SMEs say large corporate organisations are most likely to make late payments in Northern Ireland, whereas in the Republic, they say it’s the public sector.
The late payment problem continues to be an issue for more than a quarter of SMEs in Northern Ireland, and over two fifths in the Republic.
The findings come from the latest Close Brothers Business Barometer, a quarterly survey that canvasses the opinion of SME owners and managers from a range of sectors across the UK.
Paul Stephens, Head of Sales (ABL/invoice finance) for Close Brothers Commercial Finance said: “These findings show that the burden of late payments continues to result in cash flow difficulties for the majority (67%) of business in both Northern Ireland and the Republic.”

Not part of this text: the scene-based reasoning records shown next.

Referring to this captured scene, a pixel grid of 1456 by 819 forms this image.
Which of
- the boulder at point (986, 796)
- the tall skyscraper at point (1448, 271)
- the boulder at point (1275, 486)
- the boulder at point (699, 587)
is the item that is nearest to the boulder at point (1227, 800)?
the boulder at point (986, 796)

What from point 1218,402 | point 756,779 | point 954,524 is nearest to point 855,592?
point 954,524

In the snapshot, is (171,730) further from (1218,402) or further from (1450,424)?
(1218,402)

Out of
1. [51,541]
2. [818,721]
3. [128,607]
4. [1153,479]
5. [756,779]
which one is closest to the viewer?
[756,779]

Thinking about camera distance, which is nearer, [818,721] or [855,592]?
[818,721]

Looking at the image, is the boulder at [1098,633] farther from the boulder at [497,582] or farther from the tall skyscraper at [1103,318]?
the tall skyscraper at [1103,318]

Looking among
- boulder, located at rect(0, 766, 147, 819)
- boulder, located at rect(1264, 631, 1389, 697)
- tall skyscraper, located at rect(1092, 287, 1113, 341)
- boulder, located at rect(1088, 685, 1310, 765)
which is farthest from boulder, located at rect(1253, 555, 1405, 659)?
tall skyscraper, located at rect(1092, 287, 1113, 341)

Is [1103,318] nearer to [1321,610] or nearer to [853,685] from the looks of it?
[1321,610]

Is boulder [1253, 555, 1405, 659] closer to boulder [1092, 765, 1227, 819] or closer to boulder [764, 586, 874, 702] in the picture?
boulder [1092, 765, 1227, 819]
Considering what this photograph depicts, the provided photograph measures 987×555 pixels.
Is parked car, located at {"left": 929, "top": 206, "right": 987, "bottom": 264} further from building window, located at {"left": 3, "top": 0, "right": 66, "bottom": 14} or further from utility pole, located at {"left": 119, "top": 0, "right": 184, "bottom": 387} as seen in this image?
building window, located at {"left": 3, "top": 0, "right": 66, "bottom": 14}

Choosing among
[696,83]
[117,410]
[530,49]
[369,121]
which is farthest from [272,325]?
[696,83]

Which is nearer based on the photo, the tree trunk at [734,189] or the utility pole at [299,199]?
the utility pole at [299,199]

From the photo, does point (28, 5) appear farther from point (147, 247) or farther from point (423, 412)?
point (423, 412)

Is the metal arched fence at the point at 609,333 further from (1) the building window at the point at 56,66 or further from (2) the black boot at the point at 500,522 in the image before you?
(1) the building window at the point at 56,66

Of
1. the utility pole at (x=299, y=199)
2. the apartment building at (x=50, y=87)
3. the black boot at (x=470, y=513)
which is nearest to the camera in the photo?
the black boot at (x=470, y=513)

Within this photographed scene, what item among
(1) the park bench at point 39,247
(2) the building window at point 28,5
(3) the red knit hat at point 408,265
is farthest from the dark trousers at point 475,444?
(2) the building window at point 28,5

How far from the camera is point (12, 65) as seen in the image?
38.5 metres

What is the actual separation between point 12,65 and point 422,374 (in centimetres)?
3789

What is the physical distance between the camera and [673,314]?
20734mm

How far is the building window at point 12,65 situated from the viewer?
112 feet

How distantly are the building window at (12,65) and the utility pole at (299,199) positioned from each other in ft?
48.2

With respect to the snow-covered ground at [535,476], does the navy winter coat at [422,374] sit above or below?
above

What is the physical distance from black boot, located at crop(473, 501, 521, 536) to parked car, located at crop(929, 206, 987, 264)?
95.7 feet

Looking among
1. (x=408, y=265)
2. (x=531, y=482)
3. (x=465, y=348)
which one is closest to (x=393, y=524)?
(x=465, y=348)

Of those affected by late payments, over half claim that they have had to write off up to 10% of their turnover on average in the last 12 months whilst many others have had to write off between 10% and 25% of their turnover.
Mr Stephens added “The amount of money that SMEs are forced to write off as a result of late payments is astonishing and surely hindering business growth.
“It’s clear that it continues to be a real issue for SMEs and that is why we are working to improve awareness of the financial options available, such as invoice finance and asset based lending (ABL), that can help businesses manage their cash flow and ultimately enable them to fulfil their growth potential.”